Selected text:

Machine Learning in Grapa
Overview
Grapa provides comprehensive vector operations that enable the implementation of various machine learning algorithms. This guide covers the available capabilities, implementation approaches, and practical examples for machine learning tasks.
Available Capabilities
Core Mathematical Operations
Grapa's vector operations provide all the mathematical foundations needed for machine learning:
- Matrix Operations: Multiplication, inversion, transpose, determinant
- Statistical Functions: Mean, standard deviation, covariance, correlation
- Linear Algebra: Solving linear systems, eigenvalues, matrix decomposition
- Element-wise Operations: Addition, subtraction, multiplication, division, power
- Vector Operations: Dot product, norm calculation, element-wise functions
Supported Algorithms
✅ Linear Models
- Linear Regression (Normal Equation)
- Linear Regression (Gradient Descent)
- Ridge Regression (L2 Regularization)
- Lasso Regression (L1 Regularization) - via optimization
✅ Statistical Analysis
- Correlation Analysis
- Feature Scaling and Normalization
- Principal Component Analysis (PCA)
- Covariance Analysis
✅ Model Evaluation
- R-squared (Coefficient of Determination)
- Mean Squared Error (MSE)
- Root Mean Squared Error (RMSE)
- Mean Absolute Error (MAE)
Linear Regression
Overview
Linear regression is a fundamental machine learning algorithm that models the relationship between independent variables (features) and a dependent variable (target) using a linear function.
Mathematical Form: y = β₀ + β₁x₁ + β₂x₂ + ... + βₙxₙ + ε
Implementation Approaches
1. Normal Equation (Closed Form)
The normal equation provides the optimal solution directly:
/* Linear regression using normal equation */
linear_regression_normal = op(X, y) {
/* Add bias term (intercept) */
X_with_bias = add_bias_column(X);
/* Calculate coefficients using normal equation */
XT = X_with_bias.t();
XTX = XT.dot(X_with_bias);
XTy = XT.dot(y);
/* Solve for coefficients */
coefficients = XTX.inv().dot(XTy);
coefficients;
};
Advantages: - Exact solution (no iterations needed) - Fast for small to medium datasets - No hyperparameters to tune
Limitations: - O(n³) complexity for matrix inversion - Memory intensive for large datasets - May fail for singular matrices
2. Gradient Descent (Iterative)

Dataset section:
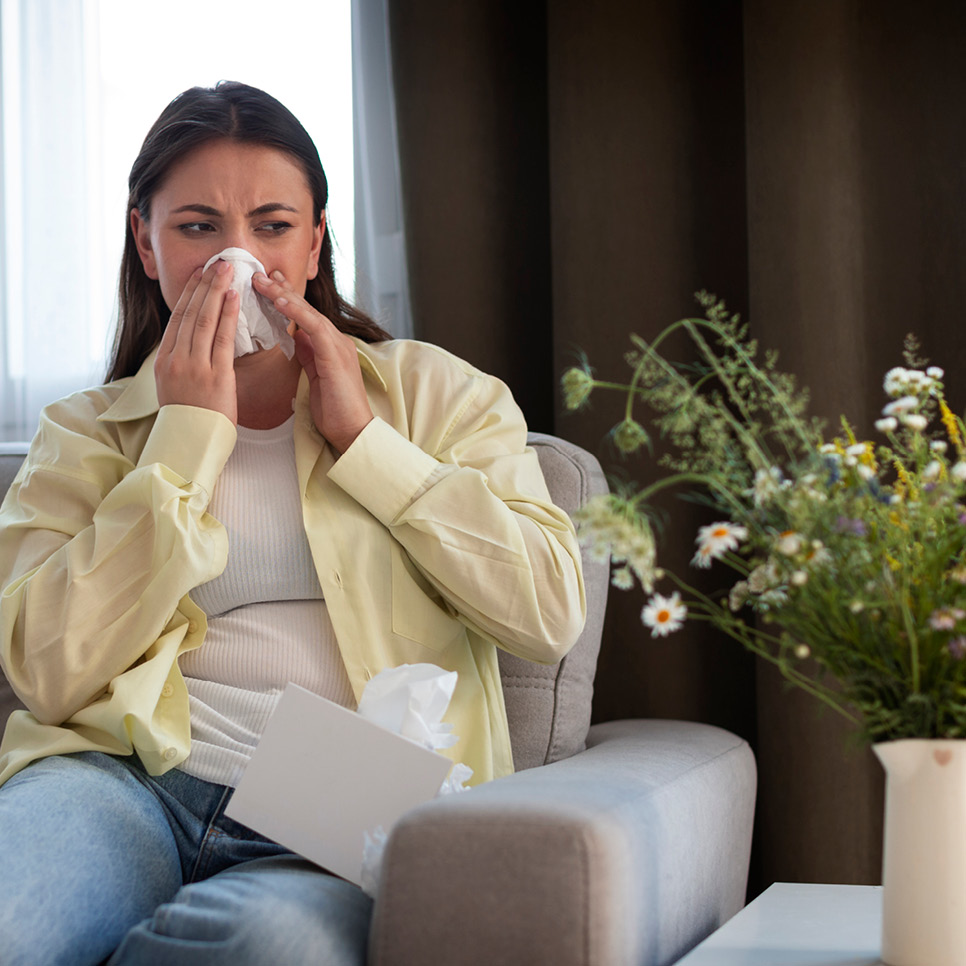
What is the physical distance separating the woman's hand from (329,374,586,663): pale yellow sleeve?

Written exercise:
Please reproduce the part of the Grapa machine learning guide from "- Mean Absolute" to "a linear function." word for word.

Task result:
- Mean Absolute Error (MAE)
Linear Regression
Overview
Linear regression is a fundamental machine learning algorithm that models the relationship between independent variables (features) and a dependent variable (target) using a linear function.